■ Kutipan Sumber ■
Dari Keringat Kemuliaan; Jejak Juang Letnan Andri Yanto di Panggung Dunia

Avatar photo

“Menjadi prajurit bukan hanya soal memegang senjata, tapi juga memegang janji kepada negeri. Setiap keringat yang menetes dari tubuh ini adalah doa; setiap latihan adalah bentuk cinta [kepada bangsa, kepada keluarga, kepada kehidupan].”

ACEH, 2025 Di balik tubuh berotot dan sorot mata tajam itu, tersimpan kisah pengabdian yang tidak biasa.

Letnan Infanteri Andri Yanto bukan sekadar atlet binaraga. Ia adalah prajurit yang memahat mimpi di antara disiplin militer dan keteguhan jiwa olahragawan.

Di tengah gegap gempita perayaan HUT ke-80 TNI, kabar itu datang dari Kuala Lumpur: bendera merah putih kembali berkibar di ajang kejuaraan dunia binaraga, di antara 37 negara peserta.

Di atas panggung Mega Star Arena, Sungei Wang Plaza, Letda Inf Andri berdiri tegap, membawa emas untuk Indonesia [satu-satunya prajurit TNI di kompetisi amatir kelas dunia WFF Universe 2025].

Tubuh Ini Adalah Doa yang Menjelma

Persiapan delapan bulan, disiplin tanpa jeda, dan berat badan yang dijaga di angka 86 kilogram bukan sekadar angka-angka statistik.

Itu adalah ritus perjuangan, semacam ibadah jasmani yang menuntut pengorbanan luar biasa.

Dalam kejuaraan yang diikuti juri-juri dari Cina, Kamerun, Selandia Baru, Australia, hingga Jepang, Andri tampil sempurna; simetri, kelengkapan otot, dan performa panggungnya memukau.

“Alhamdulillah, target emas untuk Indonesia terwujud. Selain latihan keras, dukungan Komandan Korem 011/Lilawangsa, Kolonel Inf Ali Imran, istri, dan anak-anak menjadi kekuatan batin saya,” tuturnya dengan nada penuh syukur.

Namun di balik panggung gemerlap itu, tersimpan luka batin yang dalam. Di masa persiapan, putri pertamanya berpulang ke sisi Allah.

Ia sempat jatuh dalam duka, tetapi justru dari kehilangan itu lahir semangat baru [semangat untuk mempersembahkan sesuatu yang abadi bagi bangsa dan keluarganya].

“Menjadi prajurit bukan hanya soal memegang senjata, tapi juga memegang janji kepada negeri. Setiap keringat yang menetes dari tubuh ini adalah doa; Setiap latihan adalah bentuk cinta [kepada bangsa, kepada keluarga, kepada kehidupan].”

■ Data Tercatat ■
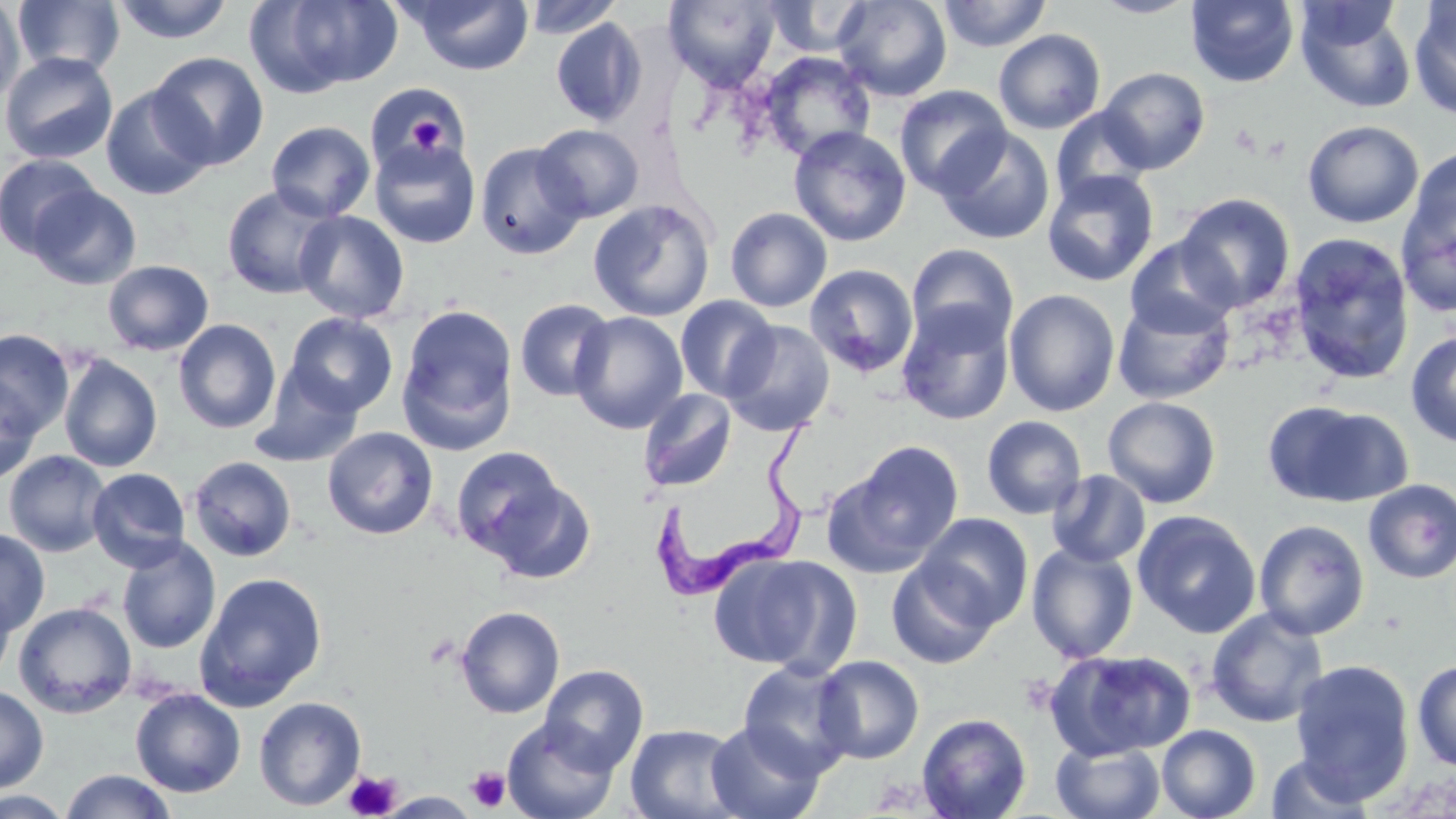

Approximate bounding boxes as (x1,y1)-(x2,y2) corner pairs in pixels. Uninfected red blood cell locations: (112,0)-(235,45), (248,0)-(403,95), (404,0)-(535,76), (522,0)-(623,39), (663,0)-(781,90), (763,0)-(874,58), (833,0)-(952,102), (937,0)-(1052,52), (1090,0)-(1198,18), (1186,0)-(1299,87), (0,1)-(26,106), (13,1)-(125,78), (1409,2)-(1456,121), (1295,3)-(1417,113), (550,17)-(648,127), (993,29)-(1106,134), (758,51)-(875,161), (0,52)-(119,165), (148,52)-(269,170), (1098,67)-(1210,174), (366,83)-(471,177), (100,84)-(214,200), (894,85)-(1012,199), (1051,107)-(1153,207), (1302,120)-(1424,229), (266,121)-(376,222), (533,124)-(644,222), (789,127)-(911,247), (936,127)-(1055,245), (369,139)-(481,249), (475,141)-(588,261), (1403,147)-(1456,259), (0,154)-(102,257), (1042,170)-(1160,287), (1397,180)-(1456,318), (28,184)-(141,289), (221,184)-(341,300), (1175,192)-(1296,312), (588,199)-(715,322), (724,207)-(833,312), (294,210)-(410,324), (1287,233)-(1414,385), (1124,236)-(1239,338), (906,243)-(1019,351), (102,259)-(214,356), (804,264)-(919,378), (1004,289)-(1120,417), (1112,294)-(1235,405), (674,295)-(779,402), (514,299)-(616,402), (896,303)-(1015,426), (396,304)-(519,453), (570,311)-(688,434), (285,312)-(398,416), (172,319)-(281,434), (722,320)-(835,436), (0,328)-(75,438), (1405,332)-(1456,448), (58,354)-(162,473), (250,368)-(364,469), (0,376)-(42,486), (637,388)-(736,493), (1102,396)-(1221,508), (1263,399)-(1413,509), (981,415)-(1087,520), (322,427)-(439,540), (824,441)-(964,578), (449,446)-(573,567), (3,450)-(112,557), (188,456)-(297,562), (86,468)-(191,571), (1047,470)-(1151,568), (1362,479)-(1456,584), (1132,510)-(1262,638), (916,513)-(1034,628), (1253,519)-(1370,640), (0,527)-(50,636), (116,537)-(221,654), (1026,542)-(1139,663), (709,551)-(860,675), (887,560)-(999,669), (193,571)-(328,711), (0,586)-(16,686), (13,601)-(137,718), (455,605)-(565,718), (1205,607)-(1328,728), (1044,649)-(1197,761), (813,655)-(924,764), (736,659)-(857,780), (1290,659)-(1415,802), (1412,659)-(1456,771), (539,664)-(649,774), (0,685)-(49,793), (130,688)-(246,798), (253,696)-(366,811), (916,713)-(1032,819), (502,718)-(620,819), (705,721)-(825,819), (625,723)-(745,819), (1156,724)-(1261,819), (1051,739)-(1166,819), (1264,751)-(1378,819), (59,769)-(178,819), (0,790)-(74,819). Trypanosoma brucei locations: (641,414)-(822,607). Platelet locations: (402,105)-(455,159), (466,766)-(510,812), (345,769)-(401,819). Slide-level diagnosis: Trypanosoma brucei. Optical microscopy. Thin blood film. Image is 1456×819 pixels. One field of a larger specimen. Captured at 1000x magnification. May-Grünwald-Giemsa stain.Identify the preparation type.
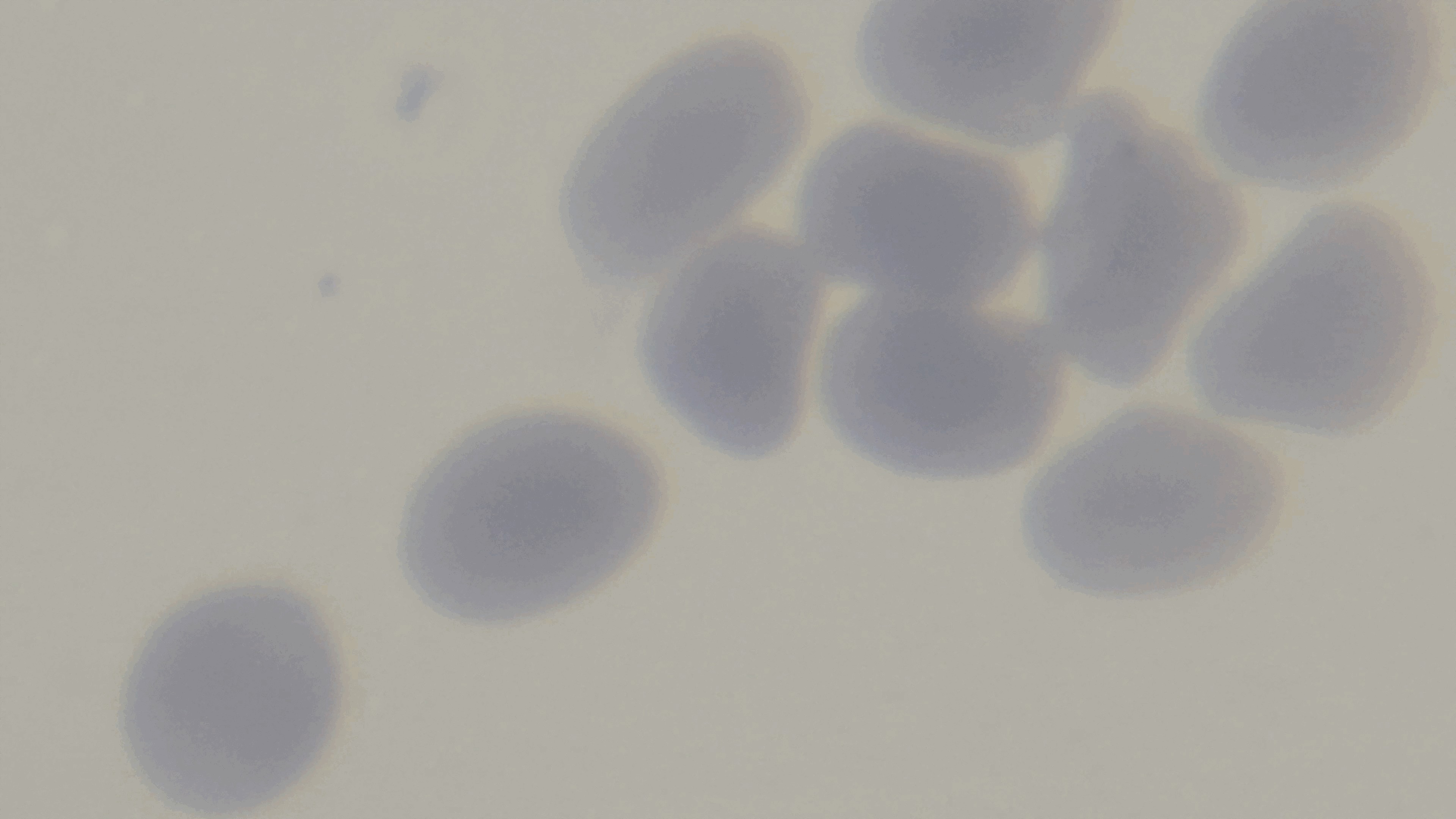

A thin smear.

Summary:
  - Objective: 100x oil immersion
  - Capture: mounted 4K digital camera
  - Stain: Giemsa
  - Malaria status: negative
  - Modality: light microscopy
  - Field of view: one from the slide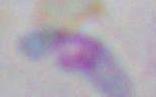

Photomicrograph. Toxoplasma gondii is shown. 1000x magnification.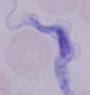
Captured at 1000x magnification. A trypanosome is shown. Photomicrograph.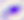
Summary:
  - Magnification: 400x
  - Modality: photomicrograph
  - Identification: Toxoplasma gondii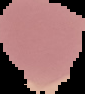 Cell region segmented out of the field of view; the surrounding area is masked to black. Image is 85×94 pixels. Result: no malaria parasites detected. From a thin blood film.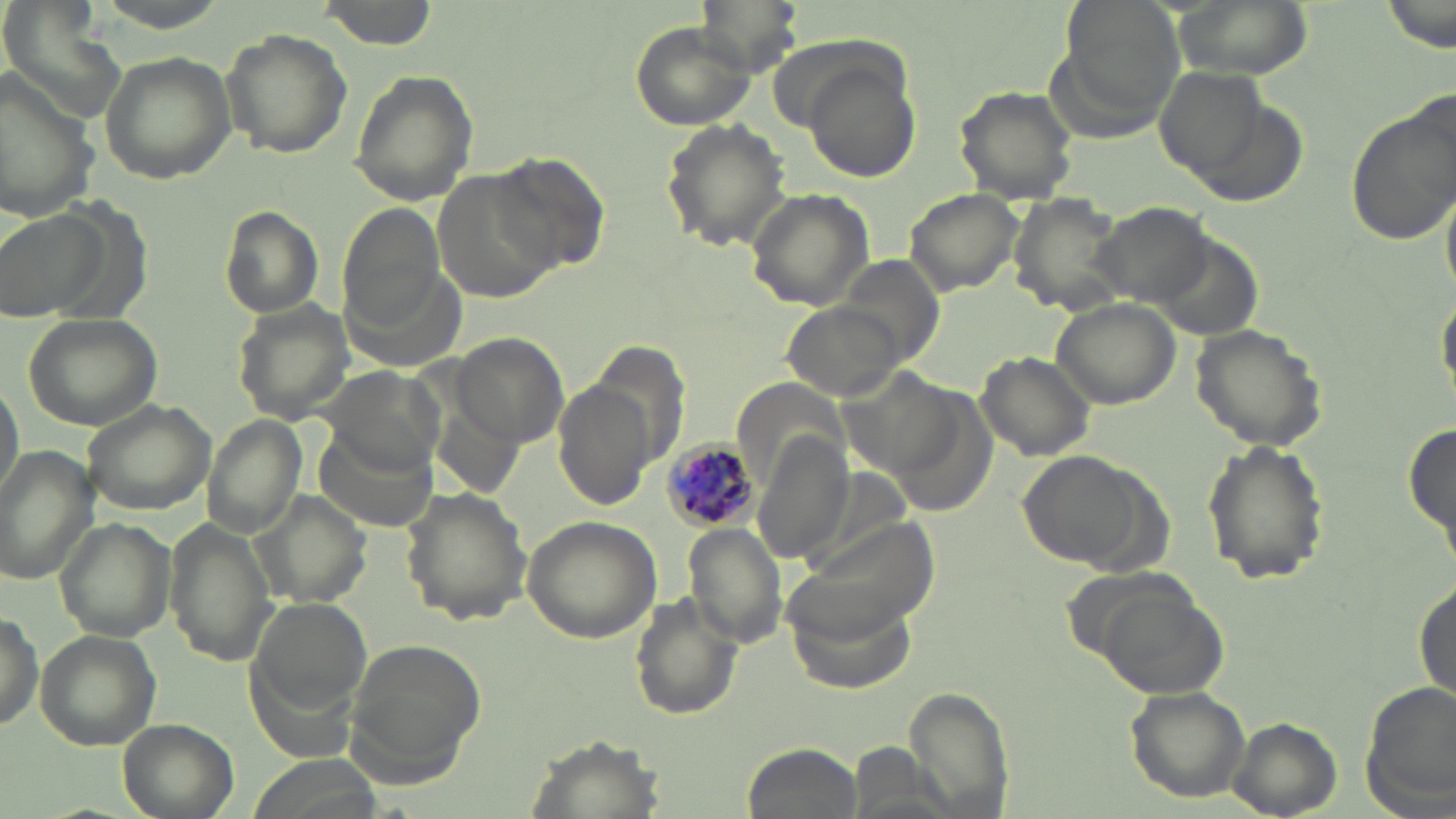
{
  "slide_level_diagnosis": "Plasmodium malariae",
  "preparation": "thin blood smear",
  "image_size": "1456×819 pixels",
  "modality": "light microscopy",
  "stain": "May-Grünwald-Giemsa",
  "plasmodium_malariae_infected_red_blood_cell_locations": "approximate bounding boxes as (x1,y1)-(x2,y2) corner pairs in pixels: (662,440)-(758,536)",
  "field_of_view": "one of a larger specimen",
  "magnification": "1000x",
  "uninfected_red_blood_cell_locations": "approximate bounding boxes as (x1,y1)-(x2,y2) corner pairs in pixels: (316,0)-(439,50), (693,0)-(804,76), (1165,0)-(1316,83), (1384,0)-(1454,54), (630,20)-(758,131), (221,27)-(351,158), (98,51)-(237,184), (805,59)-(922,184), (1155,66)-(1267,177), (349,69)-(478,206), (0,70)-(102,223), (954,86)-(1077,205), (1344,102)-(1454,246), (659,118)-(791,253), (482,151)-(614,277), (433,174)-(555,299), (903,186)-(1026,296), (747,190)-(875,310), (1008,195)-(1129,314), (1091,201)-(1215,303), (338,205)-(449,327), (218,207)-(325,320), (1,214)-(98,326), (841,257)-(945,369), (1436,287)-(1455,408), (1049,297)-(1183,408), (229,299)-(355,425), (783,302)-(907,400), (23,313)-(164,430), (1188,321)-(1329,453), (450,332)-(567,445), (974,350)-(1098,464), (318,365)-(446,477), (0,370)-(23,508), (554,379)-(659,512), (79,397)-(217,514), (200,415)-(309,538), (1404,418)-(1455,557), (314,423)-(440,533), (1198,438)-(1332,586), (756,441)-(852,563), (1,446)-(100,587), (1018,449)-(1155,570), (401,484)-(533,626), (254,490)-(373,607), (521,515)-(662,643), (55,518)-(177,644), (164,521)-(280,663), (684,523)-(788,648), (1414,579)-(1454,701), (784,580)-(921,692), (1093,580)-(1228,698), (628,592)-(740,720), (247,594)-(370,739), (1,614)-(43,733), (35,630)-(161,748), (343,642)-(484,780), (906,683)-(1014,817), (1360,684)-(1455,813), (1122,685)-(1255,803), (1225,716)-(1343,816), (117,717)-(240,819), (520,731)-(668,819), (741,742)-(865,819)"
}State which parasite is depicted.
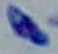
Toxoplasma gondii.

Summary:
  - Magnification: 1000x
  - Modality: photomicrograph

■ Yang Harus Dilakukan ■
Tolong perbarui kutipan sumber di antara "Letnan Infanteri Andri" dan "pengorbanan luar biasa.", termasuk kedua batas itu, dengan mengganti "delapan bulan" menjadi "sembilan bulan". Tuliskan bagian tersebut setelah diperbarui.

■ Jawaban Tugas ■
Letnan Infanteri Andri Yanto bukan sekadar atlet binaraga. Ia adalah prajurit yang memahat mimpi di antara disiplin militer dan keteguhan jiwa olahragawan.

Di tengah gegap gempita perayaan HUT ke-80 TNI, kabar itu datang dari Kuala Lumpur: bendera merah putih kembali berkibar di ajang kejuaraan dunia binaraga, di antara 37 negara peserta.

Di atas panggung Mega Star Arena, Sungei Wang Plaza, Letda Inf Andri berdiri tegap, membawa emas untuk Indonesia [satu-satunya prajurit TNI di kompetisi amatir kelas dunia WFF Universe 2025].

Tubuh Ini Adalah Doa yang Menjelma

Persiapan sembilan bulan, disiplin tanpa jeda, dan berat badan yang dijaga di angka 86 kilogram bukan sekadar angka-angka statistik.

Itu adalah ritus perjuangan, semacam ibadah jasmani yang menuntut pengorbanan luar biasa.